Williams argues such cases show how Kantian morality is unnatural and requires “one thought too many”. A virtuous person can cultivate their emotional reactions so that their feelings reliably motivate them to do what’s right.
Stocker argues that acting out of duty is actually incompatible with acting out of cultivated virtuous habits, like love and friendship.
Debates over Kant’s meta-ethics
One strength of Kant’s ethics is that it provides an objective basis for a universal ethics based on reason’s recognition of morally equality. -
Without the categorical imperative, we only have hypothetical imperatives, which Kant didn’t think could really provide a basis for morality. If morality were a system of hypothetical imperatives, people would only do moral actions because it suited their ends. Kant thinks humans are fundamentally motivated by self-interest. We would only choose to be moral when it suited us.

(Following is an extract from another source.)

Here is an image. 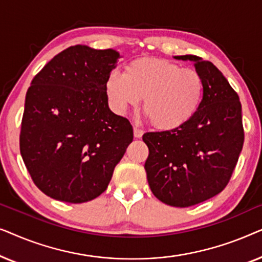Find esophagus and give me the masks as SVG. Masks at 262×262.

Weakness: Phillipa Foot’s critique that morality is a system of hypothetical rather than categorical imperatives.
- Foot accepts that there are categorical imperatives, but denies that Kant’s claim that it is irrational to disobey them. This would mean reason cannot discover a universal moral law.

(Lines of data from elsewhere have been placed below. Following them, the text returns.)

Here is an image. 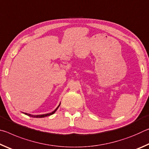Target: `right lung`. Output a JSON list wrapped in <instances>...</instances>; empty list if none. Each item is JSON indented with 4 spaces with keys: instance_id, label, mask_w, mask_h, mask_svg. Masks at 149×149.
Wrapping results in <instances>:
<instances>
[{
    "instance_id": "obj_1",
    "label": "right lung",
    "mask_w": 149,
    "mask_h": 149,
    "mask_svg": "<svg viewBox=\"0 0 149 149\" xmlns=\"http://www.w3.org/2000/svg\"><path fill=\"white\" fill-rule=\"evenodd\" d=\"M60 103L59 104V105L58 106L57 108L55 109L53 112H50V113H48V114H39V115H33V114H27V113H24V112H22L24 113V114H26L27 116H30V117H32V118H45V117H47V116H50L52 114H53L55 113V112L57 110L58 108V107H60Z\"/></svg>"
}]
</instances>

We have no basis for claiming it irrational to violate categorical imperatives. Their power over us could simply be the result of social conditioning, not reason. So, Kant’s categorical imperative does not derive from reason. -
“My argument is that they [Kant] are relying on an illusion, as if trying to give the moral “ought” a magic force” – Foot.
universal law evaluation
strength - Universalizability is a secularised version of the golden rule, to treat others as you would like to be treated. Similar ethical precepts are found in ancient Chinese and Hindu philosophy. Even teachers use this ethics when disciplining misbehaving students.
weakness
There are universalizable maxims that do not seem distinctly moral.

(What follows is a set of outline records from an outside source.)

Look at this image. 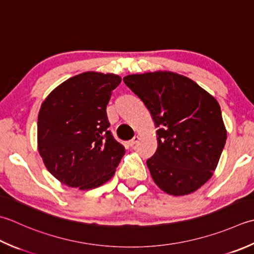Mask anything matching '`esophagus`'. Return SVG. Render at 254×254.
<instances>
[{
    "label": "esophagus",
    "mask_w": 254,
    "mask_h": 254,
    "mask_svg": "<svg viewBox=\"0 0 254 254\" xmlns=\"http://www.w3.org/2000/svg\"><path fill=\"white\" fill-rule=\"evenodd\" d=\"M138 140H140V137H138V136H134V137L132 138V140L128 141V145H130V146H133L134 144H136V143L138 142Z\"/></svg>",
    "instance_id": "obj_1"
}]
</instances>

“It is very easy to see that many immoral and trivial non-moral maxims are vindicated by Kant’s test” – Alasdair McIntyre
McIntyre gives the example of “Always eat mussels on Mondays in March” and “Keep all your promises throughout your entire life except one”. No contradiction arises in conception or will when conceiving of everyone acting on these maxims.
What if someone decided they wanted to steal but used the maxim ‘it’s acceptable for people born on February 29th to steal’. This could be universalised because if only a minority of people steal, the concept of property on which stealing depends would not be undermined by only a few people stealing.
There are also non-universalizable maxims that do not seem distinctly immoral. A rich person giving lots of money to charity is not something which can possibly be done by everyone. Yet, it seems absurd to think it our duty to avoid acting on that maxim if we can.
Kant’s first formulation seems to be overly abstract.